→ WORK ITEM
Start at the line with "common name: red deer" in the records below, stop at the line with "order: Passeriformes", and return every line in that span exactly, the two end lines included.

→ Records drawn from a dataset
=== Section Start ===
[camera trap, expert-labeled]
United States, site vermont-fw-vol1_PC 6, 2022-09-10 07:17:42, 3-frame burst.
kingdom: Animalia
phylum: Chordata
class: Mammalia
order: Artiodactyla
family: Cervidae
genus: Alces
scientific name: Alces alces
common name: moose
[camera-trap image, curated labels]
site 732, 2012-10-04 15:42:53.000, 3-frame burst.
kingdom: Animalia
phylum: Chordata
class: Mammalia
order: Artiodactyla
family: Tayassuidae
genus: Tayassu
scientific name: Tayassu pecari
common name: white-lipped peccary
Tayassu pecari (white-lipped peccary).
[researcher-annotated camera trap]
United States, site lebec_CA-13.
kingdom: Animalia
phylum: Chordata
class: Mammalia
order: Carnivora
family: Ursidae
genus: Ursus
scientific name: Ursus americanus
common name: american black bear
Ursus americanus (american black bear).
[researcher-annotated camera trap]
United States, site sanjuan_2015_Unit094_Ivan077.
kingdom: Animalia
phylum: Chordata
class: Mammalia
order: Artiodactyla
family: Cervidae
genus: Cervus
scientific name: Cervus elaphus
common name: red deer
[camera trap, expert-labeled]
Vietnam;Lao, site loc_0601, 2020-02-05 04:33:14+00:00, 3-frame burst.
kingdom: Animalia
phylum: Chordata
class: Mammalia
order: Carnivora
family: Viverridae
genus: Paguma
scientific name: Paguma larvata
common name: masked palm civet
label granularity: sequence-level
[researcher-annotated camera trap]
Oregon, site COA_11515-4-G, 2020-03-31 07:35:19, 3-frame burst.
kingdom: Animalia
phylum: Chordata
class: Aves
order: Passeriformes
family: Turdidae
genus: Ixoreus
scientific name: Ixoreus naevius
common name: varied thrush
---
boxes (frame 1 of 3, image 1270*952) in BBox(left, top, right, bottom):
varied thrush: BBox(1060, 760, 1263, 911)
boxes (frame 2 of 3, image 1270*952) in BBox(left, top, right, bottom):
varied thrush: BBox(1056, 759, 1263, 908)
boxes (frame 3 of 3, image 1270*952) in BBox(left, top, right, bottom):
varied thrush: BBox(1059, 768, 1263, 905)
=== Section End ===
→ FINISHED TASK
common name: red deer
[camera trap, expert-labeled]
Vietnam;Lao, site loc_0601, 2020-02-05 04:33:14+00:00, 3-frame burst.
kingdom: Animalia
phylum: Chordata
class: Mammalia
order: Carnivora
family: Viverridae
genus: Paguma
scientific name: Paguma larvata
common name: masked palm civet
label granularity: sequence-level
[researcher-annotated camera trap]
Oregon, site COA_11515-4-G, 2020-03-31 07:35:19, 3-frame burst.
kingdom: Animalia
phylum: Chordata
class: Aves
order: Passeriformes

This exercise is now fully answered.